Jews exemplify counterculture, author says

Jews are different, critical, subversive. Jews themselves help spur anti-Semitism. And Jews won't disappear.

These aren't the thoughts of a Jew-hater. They are the words of Rabbi Arthur Hertzberg, one of America's elder Jewish statesmen.

"We've been very busy for the past 200 years saying that the Jew is really not different, so that the anti-Semite shouldn't hate us," he said in a phone interview last week from his New Jersey home.

"I'm saying: `Of course, we're different. We're a critical people. We are a people with ideas of our own.' Of course, we're disliked for that."

Hertzberg will come to the Bay Area next week to repeat this declaration, which underscores his new book. He co-authored "Jews: The Essence and Character of a People" with Aron Hirt-Manheimer, editor of Reform Judaism magazine.

Though Hertzberg acknowledges that the book's premise is "scandalous," he feels compelled to expose a definable Jewish character. In fact, he hopes Jews will revel in this difference and see it as a reason to remain Jewish.

"I have a responsibility to speak my piece before I pack it in," the 76-year-old said bluntly.

Similarly blunt is his contention that Jews' insistence on dissent has spawned anti-Semitism.

Hatred of Jews, he said, is sparked in part by Jews' own decision to remain different, whether in their religious or political beliefs.

"Essentially in culture after culture, we represent a criticism of what is," he said.

Anti-Semitism has also arisen when Jews have tried to assimilate into the majority culture, he asserted, because they try to change or reform that culture even as they're joining it.

"Jews can be regarded as people who want something other than the encrusted tradition."

He pointed to iconoclastic European Jews such as psychoanalyst Sigmund Freud and author Franz Kafka. The same holds true for Jews in the United States, he said.

"The Norman Rockwell America is not our America."

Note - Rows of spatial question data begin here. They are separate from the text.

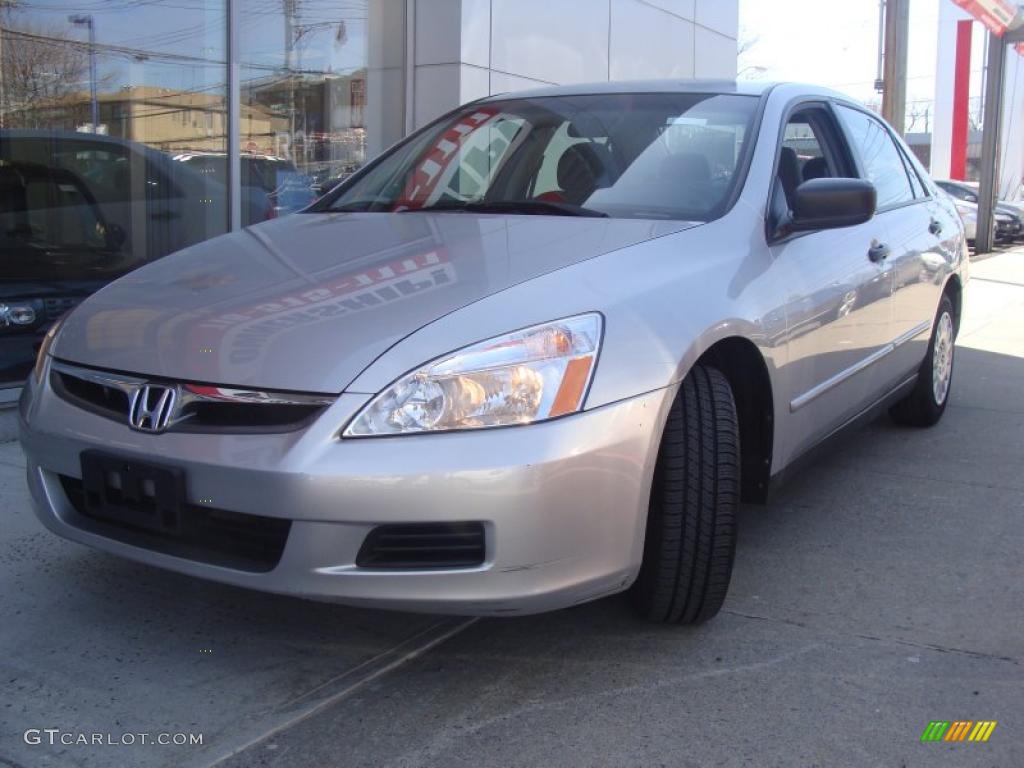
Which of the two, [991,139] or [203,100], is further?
[991,139]

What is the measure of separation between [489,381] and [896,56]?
1237cm

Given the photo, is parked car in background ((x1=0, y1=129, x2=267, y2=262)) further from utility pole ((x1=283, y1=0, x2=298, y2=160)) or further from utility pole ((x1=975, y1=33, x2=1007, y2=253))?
utility pole ((x1=975, y1=33, x2=1007, y2=253))

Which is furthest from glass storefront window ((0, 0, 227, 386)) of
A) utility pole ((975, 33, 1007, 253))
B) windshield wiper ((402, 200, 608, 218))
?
utility pole ((975, 33, 1007, 253))

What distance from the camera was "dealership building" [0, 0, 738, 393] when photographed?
5.98 metres

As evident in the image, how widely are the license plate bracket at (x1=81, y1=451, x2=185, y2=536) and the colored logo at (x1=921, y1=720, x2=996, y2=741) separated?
72.0 inches

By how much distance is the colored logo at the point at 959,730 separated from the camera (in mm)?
2539

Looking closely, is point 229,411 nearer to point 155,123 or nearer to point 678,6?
point 155,123

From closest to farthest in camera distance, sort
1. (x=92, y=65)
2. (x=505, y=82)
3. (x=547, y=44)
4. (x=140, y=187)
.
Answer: (x=92, y=65) → (x=140, y=187) → (x=505, y=82) → (x=547, y=44)

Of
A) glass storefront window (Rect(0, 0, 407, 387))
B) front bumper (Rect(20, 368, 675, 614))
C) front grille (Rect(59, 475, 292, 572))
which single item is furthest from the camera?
glass storefront window (Rect(0, 0, 407, 387))

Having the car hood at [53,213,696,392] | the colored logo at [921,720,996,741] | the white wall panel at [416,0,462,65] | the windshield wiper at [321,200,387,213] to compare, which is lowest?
the colored logo at [921,720,996,741]

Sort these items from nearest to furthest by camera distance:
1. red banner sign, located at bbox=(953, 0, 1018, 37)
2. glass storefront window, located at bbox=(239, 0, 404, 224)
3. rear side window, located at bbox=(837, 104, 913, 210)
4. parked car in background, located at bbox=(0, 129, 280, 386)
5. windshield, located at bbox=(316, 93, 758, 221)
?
windshield, located at bbox=(316, 93, 758, 221) < rear side window, located at bbox=(837, 104, 913, 210) < parked car in background, located at bbox=(0, 129, 280, 386) < glass storefront window, located at bbox=(239, 0, 404, 224) < red banner sign, located at bbox=(953, 0, 1018, 37)

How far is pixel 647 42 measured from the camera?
10656 millimetres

For example, Hertzberg said, most Americans favor prayer in school. But the vast majority of Jews oppose the practice. "We know it will be Christian prayer; therefore we don't want it…We're subversive."

He sees the Jewish character starting all the way back with Abraham, the first Jew. Abraham could have lived a comfortable life working in his father's idol shop. Instead, he smashed his father's idols and proclaimed monotheism.

"The lasting character of the Jew is that we are the breakers of idols," Hertzberg said.

Hertzberg has spent his life thinking about Jews and their place in the world.

Born in Poland in 1921, he immigrated to Baltimore with his Chassidic family when he was 5. Hertzberg was ordained an Orthodox rabbi and went on to receive a second ordination at the Conservative movement's seminary.

He is ex-president of the American Jewish Congress and former vice president of the World Jewish Congress. He is the author of nine books, including "The Zionist Idea" and "Being Jewish in America."

A scholar of Jewish history and Zionism, he has taught at Oxford, the Sorbonne, Hebrew University and Dartmouth. He still leads one seminar per semester at New York University.

Not only do Jews characteristically find themselves outside the mainstream culture, Hertzberg said, but they also see themselves as a "chosen people."

"I know people will say this is chauvinism." But, he claimed, these are the same people who marvel at the fact that Jews have won one of every seven Nobel prizes.

Whether others accept the concept of chosenness as God-driven, sociological or cultural is irrelevant to him, although Hertzberg himself believes that God chose "this obscure clan for some unknown reason and set them into motion to make a difference in the world."

He also sees Jews as the ultimate optimists, who have started again, tragedy after tragedy.

"We are the only people really in human history that after the volcano erupts on us and the lava burns most of us up, we still build and we rebuild," he said.

For those who worry that intermarriage and assimilation will destroy any definable Jewish character, Hertzberg offers reassurance.

"The hysterics are shallow," he said.

"Judaism has always been preserved by a passionate minority…The notion that Judaism is carried by a majority is not true."

Harking back to the Bible, he noted that only 7,000 Jews refused to bow down to foreign gods when King Ahab and Queen Jezebel ruled over a couple million Israelites in the eighth century BCE.

And in 1492, the majority of Jews became Christians when King Ferdinand and Queen Isabella ordered them to either convert or leave Spain.

"Never mind what you learned in Sunday school," the author said.

Instead of trying to draw in every Jew, Hertzberg said, Judaism should try to deepen the passion among an extra 10 percent of Jews in each generation.

In the end, Hertzberg wants the world to accept differences among all peoples.

"The future of the world isn't pretending that a Muslim is like a Croat. It's to stop thinking that because this person is different, we can kill them," he said.

"The cure to anti-Semitism is not to pretend that we are dancing to other people's tunes, that we are making ourselves over. They will never like us if we play amateur gentile or amateur black or amateur anything."